Su célebre fórmula —filosofar con el martillo— no debe entenderse como un gesto de destrucción bruta, sino como un arte de la auscultación. Se trata de golpear ídolos, sí, pero para escuchar el sonido que hacen. Se trata de descubrir, tras las grandes palabras —Dios, Verdad, Progreso, Moral—, el vacío, el cansancio, la mentira. El martillo nietzscheano es estetoscopio, toca para oír. Percute para oír el eco de lo hueco. Su combate no es con los hombres, sino con sus ilusiones. De ahí su tono clínico y provocador, que ha sido interpretado muchas veces como misantropía, cuando en realidad es una forma superior de exigencia. No desprecia a los hombres porque los odie, sino porque espera más de ellos. Su crueldad es una forma extrema de esperanza.

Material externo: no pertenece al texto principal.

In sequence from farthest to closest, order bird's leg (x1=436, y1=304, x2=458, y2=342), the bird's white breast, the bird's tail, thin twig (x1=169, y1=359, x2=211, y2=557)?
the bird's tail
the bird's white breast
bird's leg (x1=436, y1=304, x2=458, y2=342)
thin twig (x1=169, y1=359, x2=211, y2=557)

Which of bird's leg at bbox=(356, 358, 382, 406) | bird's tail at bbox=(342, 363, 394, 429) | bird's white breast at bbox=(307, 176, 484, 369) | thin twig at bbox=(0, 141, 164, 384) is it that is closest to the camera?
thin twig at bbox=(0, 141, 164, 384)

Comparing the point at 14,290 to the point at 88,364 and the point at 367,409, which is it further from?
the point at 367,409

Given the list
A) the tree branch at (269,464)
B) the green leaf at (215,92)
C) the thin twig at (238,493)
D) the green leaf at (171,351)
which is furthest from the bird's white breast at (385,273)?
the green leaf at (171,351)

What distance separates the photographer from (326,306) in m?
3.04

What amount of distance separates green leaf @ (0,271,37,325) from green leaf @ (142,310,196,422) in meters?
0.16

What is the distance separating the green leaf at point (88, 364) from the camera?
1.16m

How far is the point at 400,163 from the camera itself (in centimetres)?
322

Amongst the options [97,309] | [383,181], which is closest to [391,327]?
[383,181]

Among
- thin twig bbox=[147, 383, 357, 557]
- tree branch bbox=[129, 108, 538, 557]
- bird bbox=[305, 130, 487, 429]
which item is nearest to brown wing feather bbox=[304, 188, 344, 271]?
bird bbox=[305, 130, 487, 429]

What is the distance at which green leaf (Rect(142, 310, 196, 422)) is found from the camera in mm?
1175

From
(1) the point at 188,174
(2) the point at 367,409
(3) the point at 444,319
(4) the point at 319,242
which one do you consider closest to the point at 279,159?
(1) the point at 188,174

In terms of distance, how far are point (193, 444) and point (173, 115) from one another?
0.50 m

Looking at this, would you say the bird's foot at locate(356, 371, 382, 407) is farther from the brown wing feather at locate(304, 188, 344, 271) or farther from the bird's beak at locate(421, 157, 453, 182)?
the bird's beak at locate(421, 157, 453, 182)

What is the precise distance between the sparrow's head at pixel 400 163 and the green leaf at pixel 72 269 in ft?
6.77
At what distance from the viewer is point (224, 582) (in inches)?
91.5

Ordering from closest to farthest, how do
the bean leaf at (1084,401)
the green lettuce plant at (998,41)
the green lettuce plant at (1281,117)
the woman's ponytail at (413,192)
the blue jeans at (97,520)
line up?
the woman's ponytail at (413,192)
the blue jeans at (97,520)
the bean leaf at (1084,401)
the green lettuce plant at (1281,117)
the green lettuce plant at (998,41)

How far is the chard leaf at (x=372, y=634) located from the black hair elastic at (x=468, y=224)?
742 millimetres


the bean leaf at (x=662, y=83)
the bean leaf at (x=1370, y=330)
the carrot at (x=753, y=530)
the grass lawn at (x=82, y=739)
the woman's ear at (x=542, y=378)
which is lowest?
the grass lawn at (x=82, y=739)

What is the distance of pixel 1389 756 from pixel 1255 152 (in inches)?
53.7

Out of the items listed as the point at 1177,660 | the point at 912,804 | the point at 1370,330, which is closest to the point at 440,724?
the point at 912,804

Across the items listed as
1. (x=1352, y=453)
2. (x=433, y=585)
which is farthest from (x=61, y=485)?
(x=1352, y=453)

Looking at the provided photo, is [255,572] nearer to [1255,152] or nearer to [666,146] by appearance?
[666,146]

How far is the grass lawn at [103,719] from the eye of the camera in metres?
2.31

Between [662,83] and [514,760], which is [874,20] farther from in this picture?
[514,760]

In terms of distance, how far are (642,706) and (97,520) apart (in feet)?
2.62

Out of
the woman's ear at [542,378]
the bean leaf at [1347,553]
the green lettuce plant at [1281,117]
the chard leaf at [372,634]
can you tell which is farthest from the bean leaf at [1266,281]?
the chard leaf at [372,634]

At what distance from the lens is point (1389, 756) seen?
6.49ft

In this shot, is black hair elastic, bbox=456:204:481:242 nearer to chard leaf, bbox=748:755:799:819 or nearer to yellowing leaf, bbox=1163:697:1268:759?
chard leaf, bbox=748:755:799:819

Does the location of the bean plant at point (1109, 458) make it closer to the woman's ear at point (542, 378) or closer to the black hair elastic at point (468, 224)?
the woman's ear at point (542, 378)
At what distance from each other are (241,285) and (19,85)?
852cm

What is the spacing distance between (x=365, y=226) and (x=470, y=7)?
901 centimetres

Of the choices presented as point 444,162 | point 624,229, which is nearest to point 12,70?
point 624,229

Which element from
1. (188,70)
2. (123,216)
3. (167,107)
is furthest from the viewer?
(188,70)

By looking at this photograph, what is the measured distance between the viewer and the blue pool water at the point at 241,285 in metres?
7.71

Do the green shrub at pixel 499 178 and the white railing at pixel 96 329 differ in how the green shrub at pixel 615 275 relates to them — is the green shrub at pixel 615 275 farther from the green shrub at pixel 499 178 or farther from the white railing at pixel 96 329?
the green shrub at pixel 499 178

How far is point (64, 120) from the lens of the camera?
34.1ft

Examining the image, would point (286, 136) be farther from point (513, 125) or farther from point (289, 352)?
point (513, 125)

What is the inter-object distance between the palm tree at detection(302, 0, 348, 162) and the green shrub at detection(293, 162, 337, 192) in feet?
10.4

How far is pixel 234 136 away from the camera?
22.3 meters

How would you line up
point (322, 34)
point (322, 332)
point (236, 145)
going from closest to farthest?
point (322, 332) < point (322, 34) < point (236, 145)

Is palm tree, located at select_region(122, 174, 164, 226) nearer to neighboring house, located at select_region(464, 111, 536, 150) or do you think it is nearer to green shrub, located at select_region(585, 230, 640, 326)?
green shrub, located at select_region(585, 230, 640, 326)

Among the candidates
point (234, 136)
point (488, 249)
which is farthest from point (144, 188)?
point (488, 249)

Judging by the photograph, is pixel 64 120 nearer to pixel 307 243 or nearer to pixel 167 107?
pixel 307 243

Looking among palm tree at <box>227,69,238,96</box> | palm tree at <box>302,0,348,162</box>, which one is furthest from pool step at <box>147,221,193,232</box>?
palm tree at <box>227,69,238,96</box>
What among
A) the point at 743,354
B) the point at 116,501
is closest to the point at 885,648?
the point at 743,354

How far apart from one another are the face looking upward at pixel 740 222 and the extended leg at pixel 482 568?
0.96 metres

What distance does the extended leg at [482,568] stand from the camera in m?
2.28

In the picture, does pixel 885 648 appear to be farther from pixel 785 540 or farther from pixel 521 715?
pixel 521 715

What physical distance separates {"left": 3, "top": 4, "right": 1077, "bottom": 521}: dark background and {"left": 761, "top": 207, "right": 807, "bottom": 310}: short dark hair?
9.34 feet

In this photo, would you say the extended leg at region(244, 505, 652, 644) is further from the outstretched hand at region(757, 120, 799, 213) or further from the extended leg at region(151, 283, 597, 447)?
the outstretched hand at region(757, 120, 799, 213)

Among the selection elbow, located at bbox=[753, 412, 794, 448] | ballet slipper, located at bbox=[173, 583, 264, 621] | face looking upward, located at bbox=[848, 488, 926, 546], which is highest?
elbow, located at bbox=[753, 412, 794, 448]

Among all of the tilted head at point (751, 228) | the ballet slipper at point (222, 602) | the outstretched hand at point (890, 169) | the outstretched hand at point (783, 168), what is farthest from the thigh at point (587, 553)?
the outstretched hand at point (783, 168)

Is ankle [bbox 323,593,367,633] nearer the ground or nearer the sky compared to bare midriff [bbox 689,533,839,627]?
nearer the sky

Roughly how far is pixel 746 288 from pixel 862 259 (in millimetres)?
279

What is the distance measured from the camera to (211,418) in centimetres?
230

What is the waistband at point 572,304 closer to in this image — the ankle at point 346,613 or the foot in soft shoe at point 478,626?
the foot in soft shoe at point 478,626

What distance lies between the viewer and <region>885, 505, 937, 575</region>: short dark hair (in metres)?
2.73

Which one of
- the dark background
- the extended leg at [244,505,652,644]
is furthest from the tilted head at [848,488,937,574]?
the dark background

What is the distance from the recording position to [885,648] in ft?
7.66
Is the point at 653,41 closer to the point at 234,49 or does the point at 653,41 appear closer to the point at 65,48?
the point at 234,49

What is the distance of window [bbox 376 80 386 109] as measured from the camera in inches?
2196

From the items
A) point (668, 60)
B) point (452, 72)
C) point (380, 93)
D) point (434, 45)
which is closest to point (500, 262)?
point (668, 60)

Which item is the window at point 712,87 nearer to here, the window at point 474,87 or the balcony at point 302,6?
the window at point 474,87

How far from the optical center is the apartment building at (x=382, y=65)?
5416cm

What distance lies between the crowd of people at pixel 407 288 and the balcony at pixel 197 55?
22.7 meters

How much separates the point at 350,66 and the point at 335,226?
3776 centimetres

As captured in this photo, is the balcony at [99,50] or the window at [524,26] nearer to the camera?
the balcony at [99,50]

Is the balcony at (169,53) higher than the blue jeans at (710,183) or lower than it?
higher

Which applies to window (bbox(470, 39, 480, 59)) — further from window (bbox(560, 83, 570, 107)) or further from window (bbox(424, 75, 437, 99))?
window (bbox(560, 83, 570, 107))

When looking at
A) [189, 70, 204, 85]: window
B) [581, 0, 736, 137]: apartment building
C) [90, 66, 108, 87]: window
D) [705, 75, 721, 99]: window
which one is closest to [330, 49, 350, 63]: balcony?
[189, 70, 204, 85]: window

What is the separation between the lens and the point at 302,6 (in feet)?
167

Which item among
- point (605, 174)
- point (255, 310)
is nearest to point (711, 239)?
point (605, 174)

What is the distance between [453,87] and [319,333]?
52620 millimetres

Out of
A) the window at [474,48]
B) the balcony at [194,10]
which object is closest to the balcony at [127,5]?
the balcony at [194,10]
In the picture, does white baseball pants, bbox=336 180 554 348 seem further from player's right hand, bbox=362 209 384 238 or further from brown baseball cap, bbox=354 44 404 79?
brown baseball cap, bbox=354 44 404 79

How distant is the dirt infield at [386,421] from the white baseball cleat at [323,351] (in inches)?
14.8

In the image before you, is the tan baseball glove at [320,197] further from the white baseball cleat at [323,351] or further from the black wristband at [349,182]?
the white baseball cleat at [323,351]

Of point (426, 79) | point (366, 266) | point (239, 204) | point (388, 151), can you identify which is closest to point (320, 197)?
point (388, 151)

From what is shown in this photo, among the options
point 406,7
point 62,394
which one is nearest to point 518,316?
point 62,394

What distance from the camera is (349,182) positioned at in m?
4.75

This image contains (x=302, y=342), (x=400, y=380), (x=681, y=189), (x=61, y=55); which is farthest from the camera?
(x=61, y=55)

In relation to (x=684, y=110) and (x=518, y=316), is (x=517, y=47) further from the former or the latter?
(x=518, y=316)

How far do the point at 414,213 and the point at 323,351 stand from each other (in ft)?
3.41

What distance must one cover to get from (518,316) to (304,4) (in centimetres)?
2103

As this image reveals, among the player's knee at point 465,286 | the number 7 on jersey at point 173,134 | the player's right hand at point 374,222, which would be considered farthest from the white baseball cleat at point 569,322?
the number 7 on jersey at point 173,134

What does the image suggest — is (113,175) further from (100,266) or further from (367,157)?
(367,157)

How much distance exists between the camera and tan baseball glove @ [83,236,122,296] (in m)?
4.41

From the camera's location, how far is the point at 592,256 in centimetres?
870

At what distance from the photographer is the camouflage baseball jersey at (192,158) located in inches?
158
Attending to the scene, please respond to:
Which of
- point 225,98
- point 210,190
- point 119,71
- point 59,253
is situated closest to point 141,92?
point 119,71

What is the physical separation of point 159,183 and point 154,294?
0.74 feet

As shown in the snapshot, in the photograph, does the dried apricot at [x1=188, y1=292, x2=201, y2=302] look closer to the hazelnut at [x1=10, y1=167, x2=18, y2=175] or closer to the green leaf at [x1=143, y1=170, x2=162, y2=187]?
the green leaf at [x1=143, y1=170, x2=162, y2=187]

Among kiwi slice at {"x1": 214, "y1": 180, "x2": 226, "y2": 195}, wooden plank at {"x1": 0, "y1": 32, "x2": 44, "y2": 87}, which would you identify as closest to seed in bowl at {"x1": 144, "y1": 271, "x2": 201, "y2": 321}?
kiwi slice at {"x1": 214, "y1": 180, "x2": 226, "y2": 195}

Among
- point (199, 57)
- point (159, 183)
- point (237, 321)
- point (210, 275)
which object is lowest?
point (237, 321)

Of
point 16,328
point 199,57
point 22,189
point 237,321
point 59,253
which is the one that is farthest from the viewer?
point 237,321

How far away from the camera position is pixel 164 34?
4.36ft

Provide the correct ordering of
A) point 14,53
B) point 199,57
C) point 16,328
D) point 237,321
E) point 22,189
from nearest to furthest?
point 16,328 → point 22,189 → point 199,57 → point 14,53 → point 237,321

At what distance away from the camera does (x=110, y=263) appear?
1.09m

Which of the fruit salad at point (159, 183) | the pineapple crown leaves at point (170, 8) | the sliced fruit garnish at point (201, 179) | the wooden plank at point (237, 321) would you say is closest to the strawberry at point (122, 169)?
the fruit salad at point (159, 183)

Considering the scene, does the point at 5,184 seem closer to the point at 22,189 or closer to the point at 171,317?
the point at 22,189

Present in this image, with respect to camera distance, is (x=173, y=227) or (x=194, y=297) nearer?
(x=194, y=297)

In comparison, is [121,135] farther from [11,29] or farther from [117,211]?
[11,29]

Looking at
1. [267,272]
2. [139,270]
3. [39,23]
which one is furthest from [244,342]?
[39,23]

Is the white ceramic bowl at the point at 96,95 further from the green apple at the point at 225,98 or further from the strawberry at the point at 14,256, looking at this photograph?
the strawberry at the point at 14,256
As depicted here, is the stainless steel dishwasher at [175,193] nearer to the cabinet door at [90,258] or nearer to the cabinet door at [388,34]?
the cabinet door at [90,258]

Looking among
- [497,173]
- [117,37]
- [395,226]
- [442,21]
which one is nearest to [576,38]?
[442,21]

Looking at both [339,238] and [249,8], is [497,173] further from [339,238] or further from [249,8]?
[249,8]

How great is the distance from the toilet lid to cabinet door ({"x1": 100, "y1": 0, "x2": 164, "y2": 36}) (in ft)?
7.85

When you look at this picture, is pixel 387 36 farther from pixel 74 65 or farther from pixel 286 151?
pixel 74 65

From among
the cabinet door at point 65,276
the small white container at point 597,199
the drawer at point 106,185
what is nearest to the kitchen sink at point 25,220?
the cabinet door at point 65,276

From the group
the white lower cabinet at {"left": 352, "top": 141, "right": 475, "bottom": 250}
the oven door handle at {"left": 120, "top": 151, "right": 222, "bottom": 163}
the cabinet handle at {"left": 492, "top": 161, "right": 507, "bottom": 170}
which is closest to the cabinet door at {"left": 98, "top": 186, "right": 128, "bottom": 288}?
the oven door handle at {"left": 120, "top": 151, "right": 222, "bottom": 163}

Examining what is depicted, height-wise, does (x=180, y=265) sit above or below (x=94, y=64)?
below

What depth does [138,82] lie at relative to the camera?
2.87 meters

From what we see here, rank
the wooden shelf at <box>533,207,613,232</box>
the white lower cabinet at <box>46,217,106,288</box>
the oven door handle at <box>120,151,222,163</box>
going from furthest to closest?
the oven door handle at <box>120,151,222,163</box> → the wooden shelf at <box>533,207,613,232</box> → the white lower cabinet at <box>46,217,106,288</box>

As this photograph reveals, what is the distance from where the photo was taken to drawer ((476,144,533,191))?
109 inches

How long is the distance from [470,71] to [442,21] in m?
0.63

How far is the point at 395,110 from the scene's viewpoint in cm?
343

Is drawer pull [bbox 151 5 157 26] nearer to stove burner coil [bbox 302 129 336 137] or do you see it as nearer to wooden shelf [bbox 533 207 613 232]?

Nietzsche ve en la cultura moderna un proceso de decadencia, no por falta de saber, sino por exceso de comodidad. No por ignorancia, sino por mediocridad. Lo que llama “la moral de los esclavos” no es una categoría sociológica, sino una forma de vida que renuncia a la altura, que desconfía del dolor, que confunde igualdad con repetición, compasión con pereza. Contra esa moral, propone la figura del Übermensch, no como un superhombre en el sentido vulgar de la palabra, sino como un ser humano que ha aprendido a afirmarse sin resentimiento, a vivir sin garantías, a crear sus propios valores. No es una categoría racial ni una utopía política, es una tarea, una dificultad, un vértigo.

Ese Übermensch no se impone por fuerza ni por rango, sino por estilo. Se construye, se ensaya, se ejercita. Nietzsche, al fin, propone una cultura como formación de sí, donde el hombre no nace libre ni noble, sino que lo deviene. En esa medida, su propuesta es profundamente artística: se trata de hacer de uno mismo una obra, un experimento, una posibilidad abierta. Y esa exigencia implica dolor, implica ruptura, implica renuncia. Alta cultura, entonces, no es acumulación de conocimientos, sino capacidad de transformarse, de vivir a contracorriente, de mantener la tensión creadora contra la domesticación del espíritu.

Su aristocratismo, muchas veces criticado, no se refiere a una casta, sino a un temple. Ser aristócrata, para Nietzsche, es estar dispuesto a vivir sin consuelo, sin moral de rebaño, sin instituciones que nos amparen. Es tener coraje de vivir peligrosamente, incluso en el pensamiento. La alta cultura no se mide por diplomas ni por bibliotecas, sino por la intensidad con que se vive el conflicto entre lo que somos y lo que podríamos ser. En ese abismo, Nietzsche funda su pedagogía. Una pedagogía sin red.

Y si comenzamos este itinerario por su voz, es porque nos recuerda que toda cultura verdaderamente alta es, en el fondo, una forma de verticalidad frente al tiempo, una forma de insubordinación ante la historia. Una forma, también, de danza. Si algo supo Nietzsche —y por eso no podemos leerlo sin temblar— es que la cultura no se construye sin música. Y que la música más alta es la que nace después del silencio. La que sabe que toda creación es una forma de peligro. Y todo peligro, una forma de estilo.